(Records of scene-based spatial items)
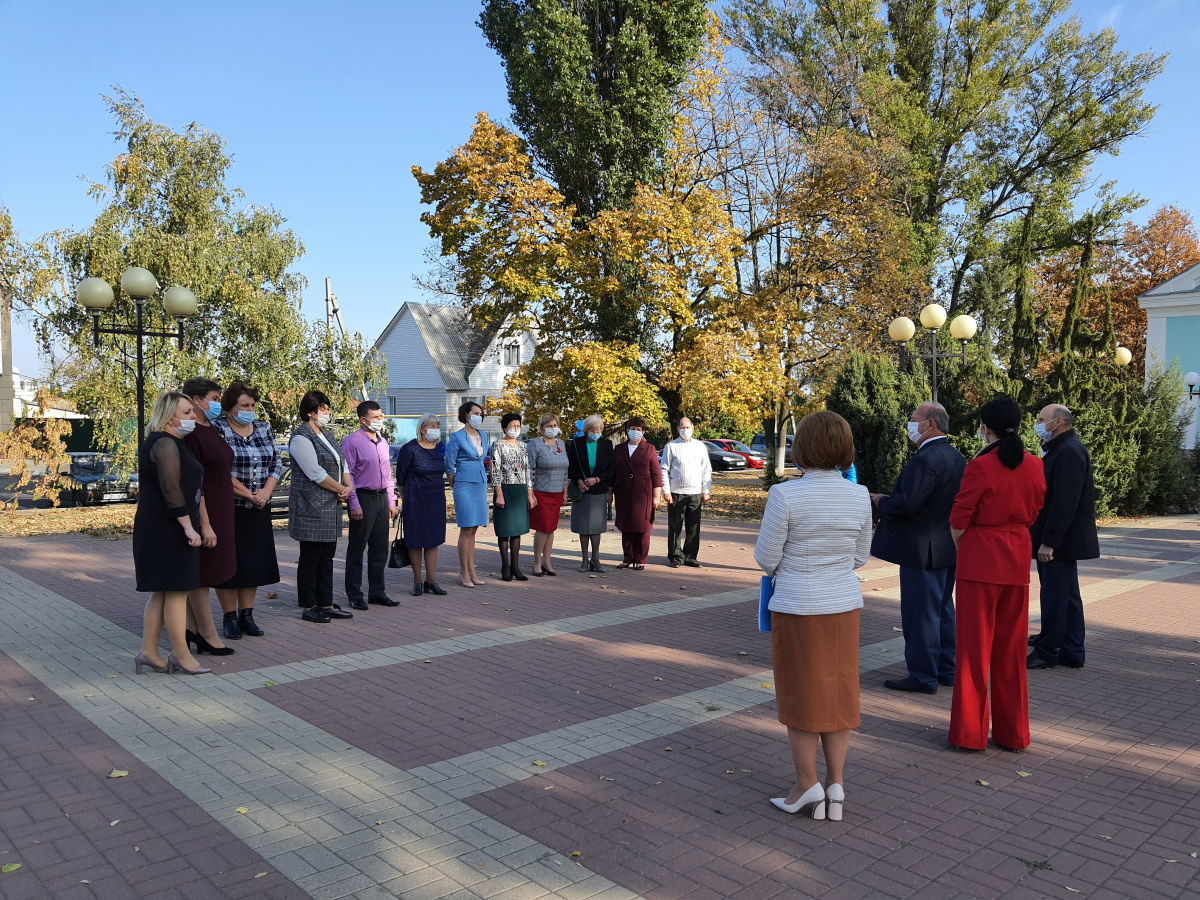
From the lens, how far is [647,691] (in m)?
6.01

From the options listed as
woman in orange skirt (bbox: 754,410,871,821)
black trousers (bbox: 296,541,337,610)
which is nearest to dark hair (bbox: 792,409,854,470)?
woman in orange skirt (bbox: 754,410,871,821)

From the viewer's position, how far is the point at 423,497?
916 cm

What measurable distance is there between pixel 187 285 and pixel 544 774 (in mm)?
19721

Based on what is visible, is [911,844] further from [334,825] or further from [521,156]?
[521,156]

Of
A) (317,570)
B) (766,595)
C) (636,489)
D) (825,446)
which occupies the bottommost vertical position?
(317,570)

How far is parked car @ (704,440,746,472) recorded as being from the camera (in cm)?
3722

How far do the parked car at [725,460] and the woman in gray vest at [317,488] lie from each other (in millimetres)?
29746

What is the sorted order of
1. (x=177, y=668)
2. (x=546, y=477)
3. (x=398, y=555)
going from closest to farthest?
(x=177, y=668)
(x=546, y=477)
(x=398, y=555)

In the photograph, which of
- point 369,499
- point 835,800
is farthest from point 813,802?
point 369,499

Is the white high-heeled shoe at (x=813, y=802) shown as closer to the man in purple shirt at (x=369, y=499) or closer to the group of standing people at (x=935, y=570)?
the group of standing people at (x=935, y=570)

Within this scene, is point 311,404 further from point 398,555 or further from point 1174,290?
point 1174,290

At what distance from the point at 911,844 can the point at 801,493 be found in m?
1.56

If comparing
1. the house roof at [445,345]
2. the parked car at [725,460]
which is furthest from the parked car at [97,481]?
the house roof at [445,345]

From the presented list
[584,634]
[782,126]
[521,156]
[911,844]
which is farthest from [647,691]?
[782,126]
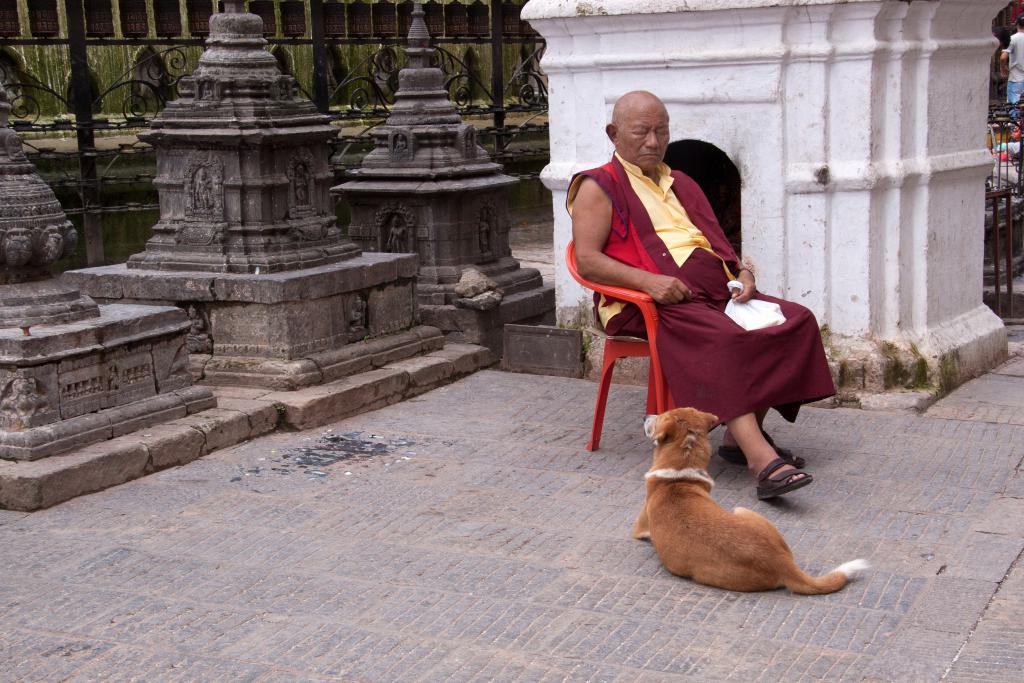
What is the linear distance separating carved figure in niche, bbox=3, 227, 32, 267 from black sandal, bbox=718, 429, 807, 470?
3000 millimetres

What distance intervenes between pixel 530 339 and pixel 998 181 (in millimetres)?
4347

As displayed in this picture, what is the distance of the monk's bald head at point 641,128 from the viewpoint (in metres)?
5.55

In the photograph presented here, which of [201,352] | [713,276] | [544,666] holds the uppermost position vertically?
[713,276]

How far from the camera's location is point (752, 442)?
5.14 m

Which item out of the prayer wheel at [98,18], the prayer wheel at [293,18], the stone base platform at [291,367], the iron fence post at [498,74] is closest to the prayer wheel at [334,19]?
the prayer wheel at [293,18]

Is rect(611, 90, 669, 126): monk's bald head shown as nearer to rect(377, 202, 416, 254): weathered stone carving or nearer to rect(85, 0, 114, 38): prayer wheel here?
rect(377, 202, 416, 254): weathered stone carving

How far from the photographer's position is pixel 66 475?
17.3 feet

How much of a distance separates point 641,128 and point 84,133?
580cm

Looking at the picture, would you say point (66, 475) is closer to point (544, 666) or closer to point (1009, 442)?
point (544, 666)

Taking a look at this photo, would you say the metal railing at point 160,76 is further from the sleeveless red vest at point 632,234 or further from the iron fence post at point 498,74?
the sleeveless red vest at point 632,234

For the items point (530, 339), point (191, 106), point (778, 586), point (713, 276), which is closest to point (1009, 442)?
point (713, 276)

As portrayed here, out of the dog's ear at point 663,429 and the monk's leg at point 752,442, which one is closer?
the dog's ear at point 663,429

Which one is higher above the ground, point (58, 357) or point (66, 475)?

What you need to do =
Put every line of the items from the one containing "How far from the photographer's" through the end of the items into a Markdown table with the columns Row and Line, skipping blank lines.

Exercise answer =
| Row | Line |
|---|---|
| 1 | How far from the photographer's position is pixel 66 475? |
| 2 | 17.3 feet |
| 3 | How much of a distance separates point 641,128 and point 84,133? |
| 4 | 580cm |
| 5 | Looking at the picture, would you say point (66, 475) is closer to point (544, 666) or closer to point (1009, 442)? |
| 6 | point (544, 666) |
| 7 | Taking a look at this photo, would you say the metal railing at point 160,76 is further from the sleeveless red vest at point 632,234 or further from the iron fence post at point 498,74? |
| 8 | the sleeveless red vest at point 632,234 |
| 9 | For the items point (530, 339), point (191, 106), point (778, 586), point (713, 276), which is closest to point (1009, 442)? |
| 10 | point (713, 276) |
| 11 | As portrayed here, out of the dog's ear at point 663,429 and the monk's leg at point 752,442, which one is closer? |
| 12 | the dog's ear at point 663,429 |
| 13 | Which one is higher above the ground, point (58, 357) or point (66, 475)? |